Photos: Dave Burk/Hedrich Blessing Photographers

The kitchen’s being the nerve center of the home is not a new idea. Neither is open plan living. The formal dining room is gone. The kitchen island reigns. And the great room is the place where most of a family’s life is lived. To help your plans more fully embrace modern living’s reality, Dominick Tringali, principal of Dominick Tringali Architects, wants you to think of the great room and the kitchen as one. He calls this approach The Living Triangle.

To that end, he offered attendees at this year’s International Builders’ Show several ways to make the most of the all-important living space.

Custom Touches. Because most home design begins with the kitchen, the Living Triangle becomes the center of the home and the driver of the design. It’s a chance to build features into the plan that make a production home feel more like a custom home.  Architectural details, like a cathedral ceiling with beam detail or an entryway defined by a stone arch, can be planned ahead and then integrated into the initial design.
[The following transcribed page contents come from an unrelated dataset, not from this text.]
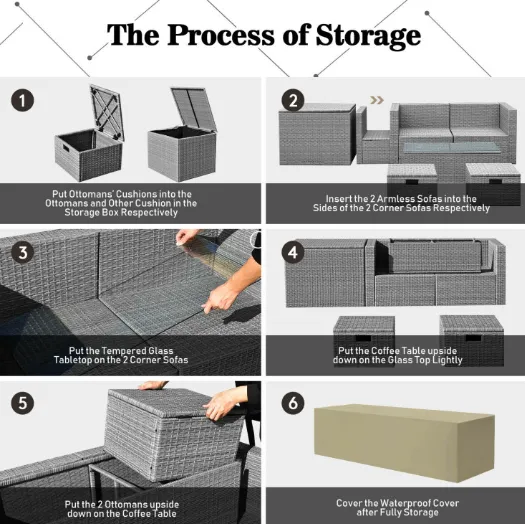 The Process of Storage

1

Put Ottomans' Cushions into the Ottomans and Other Cushion in the Storage Box Respectively

2

Insert the 2 Armless Sofas into the Sides of the 2 Corner Sofas Respectively

3

Put the Tempered Glass Tabletop on the 2 Corner Sofas

4

Put the Coffee Table upside down on the Glass Top Lightly

5

Put the 2 Ottomans upside down on the Coffee Table

6

Cover the Waterproof Cover after Fully Storage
Cabinets can be built right into drywall, offering a custom look.

Save Face. Cut back spending on cabinet facings, and instead put the money toward designing good spaces and space-efficient cabinetry.

Take It Outside. Work an outdoor space into the plan, even if it’s just a small courtyard, letting the architectural spaces create the outside space. Don’t assume that your product is too small for an outside space. Even a 12-foot side yard can make for a courtyard that opens from the kitchen and into a flex room.
 
Raid the Pantry. If there’s extra space, consider a butler’s pantry that can function as a prep space and staging area. We’re not talking Downton Abbey–scale, but behind a sliding door or floating wall, a “dirty kitchen” can hide cooking chaos.   

Light in Layers. Designing lighting for an open space is best done with several different sources: Task lighting on dimmers, pendants, and under-cabinet lights. Cabinets themselves can be a source of soft and pleasant ambient light, provided facings are translucent or transparent.

Get Wired. Incorporate appliances such as espresso machines and steam ovens into your kitchen designs. These add a custom, luxurious touch, as do warming drawers and fridge drawers—which are also both kid-friendly and wheelchair accessible. 

Modernize. The open plan is a modern idea, and with it comes a chance to go for sleek lines and a spacious end result. Think floating vent hoods, big windows instead of overhead cabinets, running cabinetry clear up to the ceiling soffits. Take the same approach with the backsplash, using one great-looking material, whether it’s artisan tile or stainless steel. 

Take It to the Banquette. Banquettes are back, and they’re a great way to use a niche, nook, corner, or window space to make a built-in seating area. 

Amy Albert is a senior editor at Builder.